__REQUISITOS DO EXERCÍCIO__:
#1 Diga se cada afirmação abaixo confere com a análise sobre Wall Street, respondendo sim ou não e citando as palavras do texto que decidem a questão: (a) em abril, o S&P 500 perdeu 4,2% do seu valor; (b) segundo a narrativa popular, uma economia suave é pior para as ações; (c) o texto levanta a hipótese de que as ações ficaram muito caras.
#2 Dê sequência à análise sobre Wall Street, começando logo depois da última frase dela.

Análise: alta em Wall Street pode não ser o que parece

Até agora, maio tem sido um ótimo mês para o S&P 500, que subiu 3,7% até o momento

Para quem escuta os analistas de Wall Street, pode parecer que toda a volatilidade do mercado dos últimos meses teve a ver com pequenas mudanças na economia e com a resposta potencial do Federal Reserve (Fed, o banco central americano).

Mas pode ser que as ações tenham ficado muito caras.

Até agora, maio tem sido um ótimo mês para o S&P 500, que subiu 3,7% até o momento. Compare isso com o desempenho sombrio do índice em abril, quando seu valor caiu 4,2%.

Por que o mercado oscilou tanto?

A narrativa popular parece ser – como no período pós-2008 – que “más notícias são boas notícias” novamente. Isto é, que uma economia suave é melhor para as ações porque os bancos centrais respondem baixando as taxas de juro.

__ENTRADAS EXTRAÍDAS__:
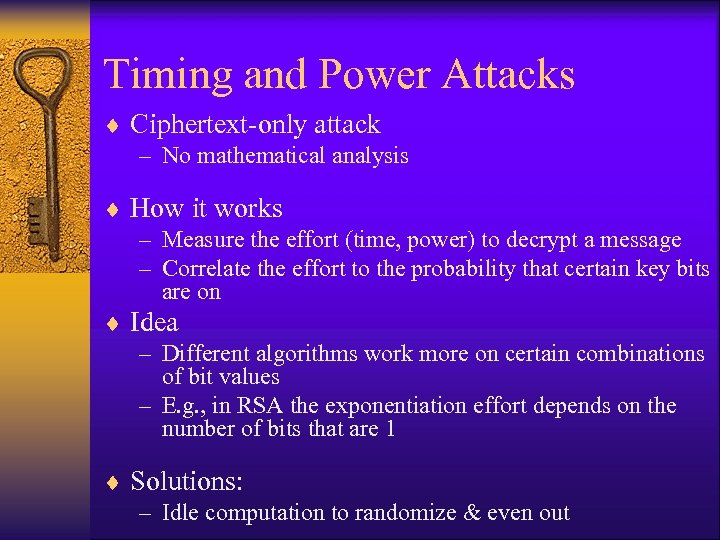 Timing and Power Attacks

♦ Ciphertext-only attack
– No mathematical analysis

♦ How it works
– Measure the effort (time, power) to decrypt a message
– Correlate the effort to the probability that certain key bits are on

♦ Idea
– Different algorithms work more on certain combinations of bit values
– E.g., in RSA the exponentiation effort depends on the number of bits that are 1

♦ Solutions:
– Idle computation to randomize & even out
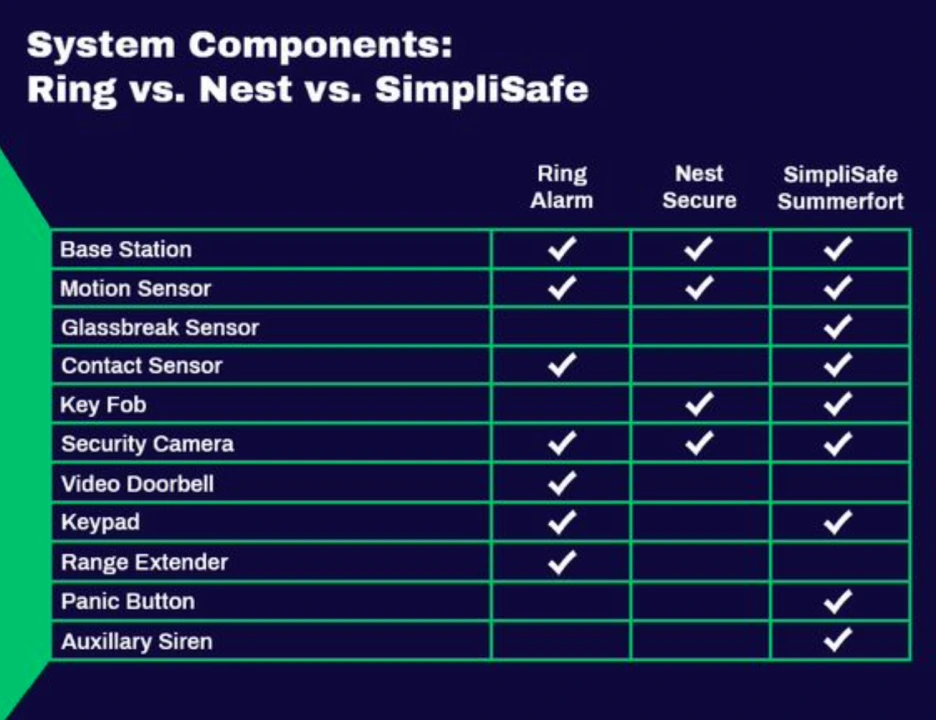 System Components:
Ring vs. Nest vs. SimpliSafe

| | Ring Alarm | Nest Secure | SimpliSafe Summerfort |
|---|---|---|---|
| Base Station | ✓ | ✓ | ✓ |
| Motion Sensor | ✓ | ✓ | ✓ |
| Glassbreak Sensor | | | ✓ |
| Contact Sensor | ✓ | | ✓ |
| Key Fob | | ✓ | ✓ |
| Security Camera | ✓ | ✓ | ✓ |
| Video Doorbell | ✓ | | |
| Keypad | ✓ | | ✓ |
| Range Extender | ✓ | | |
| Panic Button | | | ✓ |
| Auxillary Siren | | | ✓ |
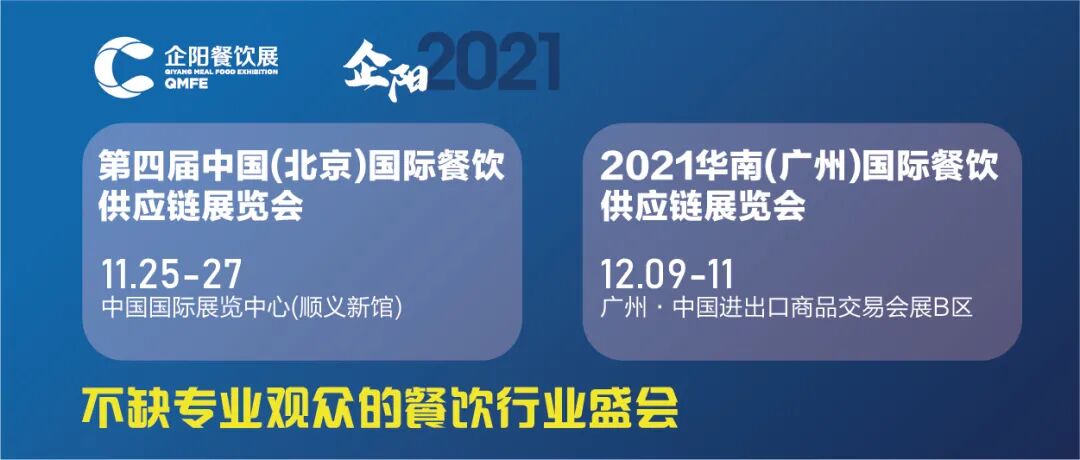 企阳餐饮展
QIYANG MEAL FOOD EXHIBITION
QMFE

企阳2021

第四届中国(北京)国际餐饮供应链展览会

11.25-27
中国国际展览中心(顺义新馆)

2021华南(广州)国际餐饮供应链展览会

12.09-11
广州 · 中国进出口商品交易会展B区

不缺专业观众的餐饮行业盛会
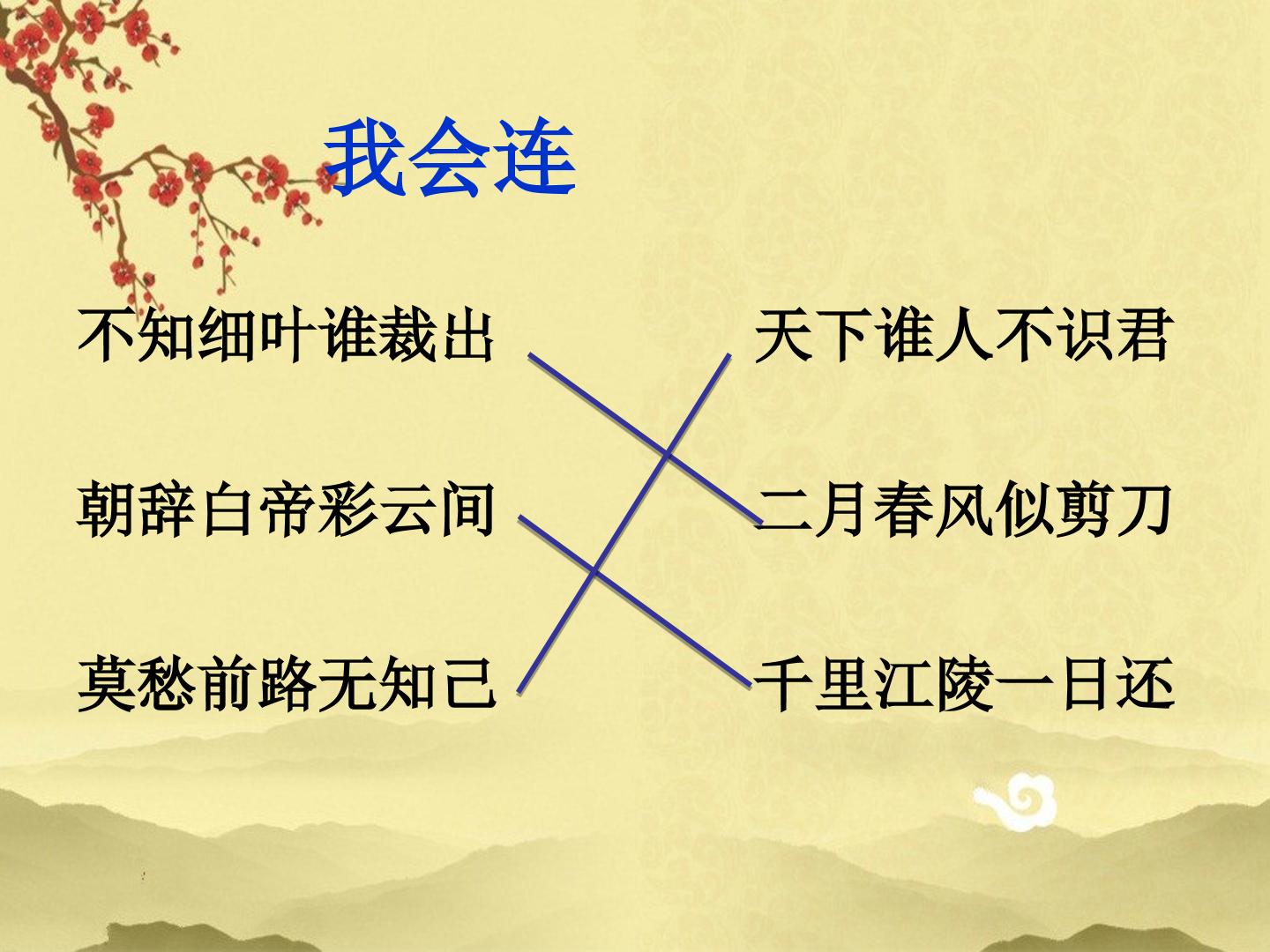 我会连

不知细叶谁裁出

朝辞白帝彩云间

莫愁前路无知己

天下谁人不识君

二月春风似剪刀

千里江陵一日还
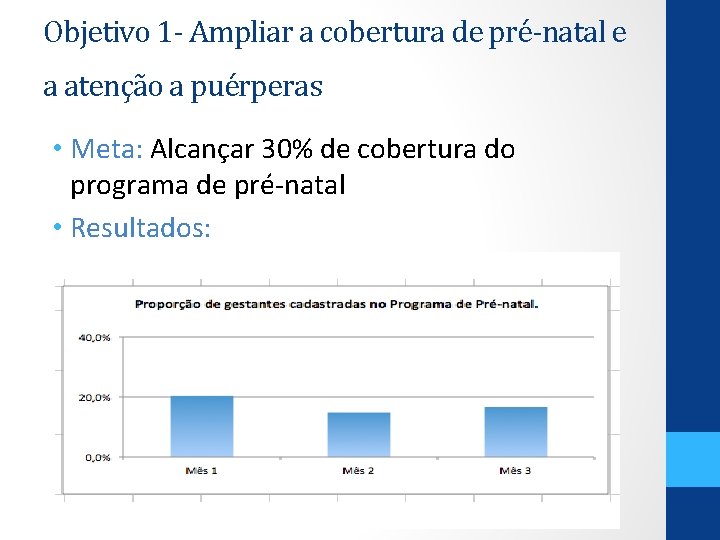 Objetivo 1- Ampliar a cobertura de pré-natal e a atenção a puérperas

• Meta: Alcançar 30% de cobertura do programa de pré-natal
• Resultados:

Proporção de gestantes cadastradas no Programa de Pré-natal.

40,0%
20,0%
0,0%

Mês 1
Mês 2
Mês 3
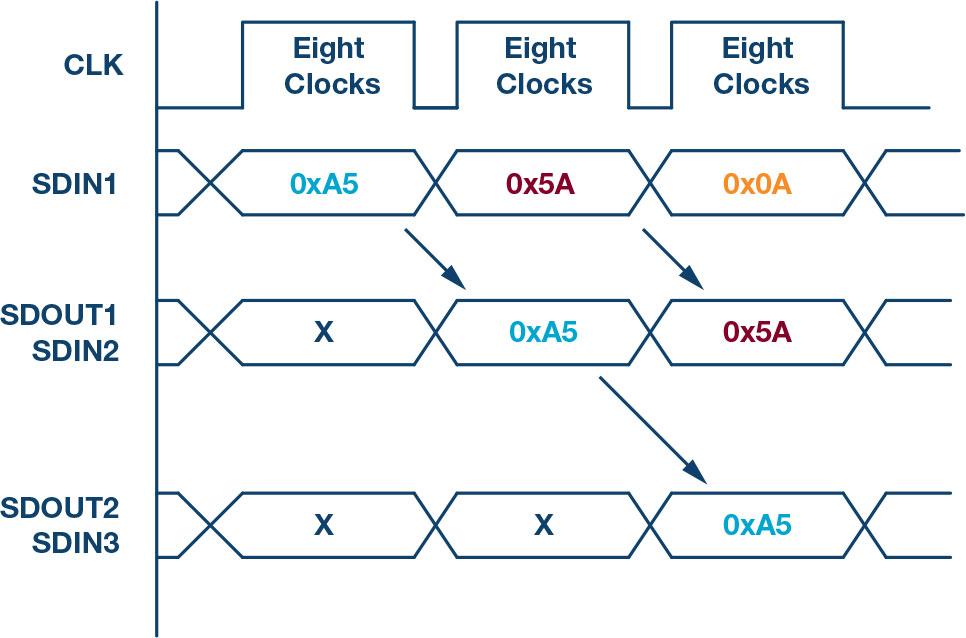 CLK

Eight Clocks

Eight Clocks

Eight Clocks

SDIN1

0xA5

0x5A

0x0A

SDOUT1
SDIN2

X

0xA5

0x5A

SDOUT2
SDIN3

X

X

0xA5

__RESPOSTAS POR ITEM__:
#1
(a) Sim: "Compare isso com o desempenho sombrio do índice em abril, quando seu valor caiu 4,2%."
(b) Não: "uma economia suave é melhor para as ações porque os bancos centrais respondem baixando as taxas de juro."
(c) Sim: "Mas pode ser que as ações tenham ficado muito caras."

#2
A recuperação desta semana pareceu ter sido impulsionada por alguns relatórios que mostraram desaceleração do mercado de trabalho nos EUA, que reacenderam as esperanças de um corte nas taxas no verão americano, entre junho e julho.

Os mercados futuros projetam agora uma probabilidade de 13% de que o Fed não corte os juros este ano, em comparação com 27% no final de abril, de acordo com o CME Group.

Mas a ideia de que os investidores apostam entusiasticamente numa economia fraca não resiste a um exame mais minucioso.

A economia americana está fraca?

Por um lado, a economia americana não está nada fraca.

O mercado de trabalho dos EUA ainda é extremamente robusto e as taxas de emprego na idade ativa subiram em abril.

Na zona euro, os números das vendas no varejo de março mostraram esta semana o seu primeiro aumento desde setembro de 2022, e os índices dos gerentes de compra (PMIs) apontaram para a expansão econômica mais rápida em quase um ano.

Na sexta-feira, o Reino Unido saiu oficialmente da recessão e cresceu ao ritmo mais rápido em dois anos. Na China, o último trimestre foi melhor do que o esperado.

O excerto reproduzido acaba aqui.